Caused by: com.mchange.v2.resourcepool.TimeoutException: A client timed out while waiting to acquire a resource from com.mchange.v2.resourcepool.BasicResourcePool@7152381b – timeout at awaitAvailable()
com.vmware.horizon.directory.ldap.dc.commons.LdapPingChecker - Communication Error connecting to dc domcontrol.example.com for domain example.com
VMware Identity Manager = Workspace ONE Access 3.3.7
Restarting the nodes made all the active threads to be killed, hence the system could came up successfully straight after.

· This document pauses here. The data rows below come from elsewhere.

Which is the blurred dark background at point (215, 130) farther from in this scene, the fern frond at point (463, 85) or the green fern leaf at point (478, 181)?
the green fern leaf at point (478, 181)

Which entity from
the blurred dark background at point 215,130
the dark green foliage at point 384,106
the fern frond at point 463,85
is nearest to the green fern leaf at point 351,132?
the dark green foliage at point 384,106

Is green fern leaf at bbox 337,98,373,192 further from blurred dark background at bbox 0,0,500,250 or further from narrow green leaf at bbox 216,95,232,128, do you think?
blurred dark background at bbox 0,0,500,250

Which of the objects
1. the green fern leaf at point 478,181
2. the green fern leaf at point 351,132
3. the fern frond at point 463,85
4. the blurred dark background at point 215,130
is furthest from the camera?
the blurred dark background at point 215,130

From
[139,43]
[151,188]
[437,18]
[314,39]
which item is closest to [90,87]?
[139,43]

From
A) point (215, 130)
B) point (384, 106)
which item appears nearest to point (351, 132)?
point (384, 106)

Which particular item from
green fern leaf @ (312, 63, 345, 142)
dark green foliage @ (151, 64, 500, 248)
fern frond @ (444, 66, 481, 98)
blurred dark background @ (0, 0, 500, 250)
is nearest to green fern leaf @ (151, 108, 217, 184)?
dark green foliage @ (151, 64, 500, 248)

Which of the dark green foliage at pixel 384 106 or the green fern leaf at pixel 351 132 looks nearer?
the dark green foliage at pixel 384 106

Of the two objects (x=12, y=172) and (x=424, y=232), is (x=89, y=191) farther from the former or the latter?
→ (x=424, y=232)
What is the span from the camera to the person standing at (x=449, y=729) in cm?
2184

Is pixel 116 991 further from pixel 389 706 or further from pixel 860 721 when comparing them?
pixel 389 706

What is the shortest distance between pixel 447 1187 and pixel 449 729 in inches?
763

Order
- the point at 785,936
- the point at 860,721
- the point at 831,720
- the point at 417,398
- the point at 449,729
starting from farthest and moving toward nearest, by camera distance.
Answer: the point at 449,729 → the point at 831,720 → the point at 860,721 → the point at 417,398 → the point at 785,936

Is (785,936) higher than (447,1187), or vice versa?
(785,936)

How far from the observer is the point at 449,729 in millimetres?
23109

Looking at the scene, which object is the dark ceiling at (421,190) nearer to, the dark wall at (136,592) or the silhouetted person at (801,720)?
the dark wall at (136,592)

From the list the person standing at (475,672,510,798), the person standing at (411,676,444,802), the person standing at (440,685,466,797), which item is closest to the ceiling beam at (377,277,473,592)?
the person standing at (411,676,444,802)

To avoid such issues in future, you can update the DB configuration datastore.poolConfig.maxPoolSize to new value 200 in the following file: /usr/local/horizon/conf/runtime-config.properties
This is how it looks in context.
Leave the other settings unchanged and edit maxPoolSize to have new value 200:
#DB connection pooling
datastore.poolConfig.numHelperThreads=10
datastore.poolConfig.maxPoolSize=150 -> datastore.poolConfig.maxPoolSize=200
datastore.poolConfig.minPoolSize=30
Once the file is saved, proceed with the restart of all nodes in the cluster.
Keep in mind there will be a downtime of a few minutes while the nodes restart.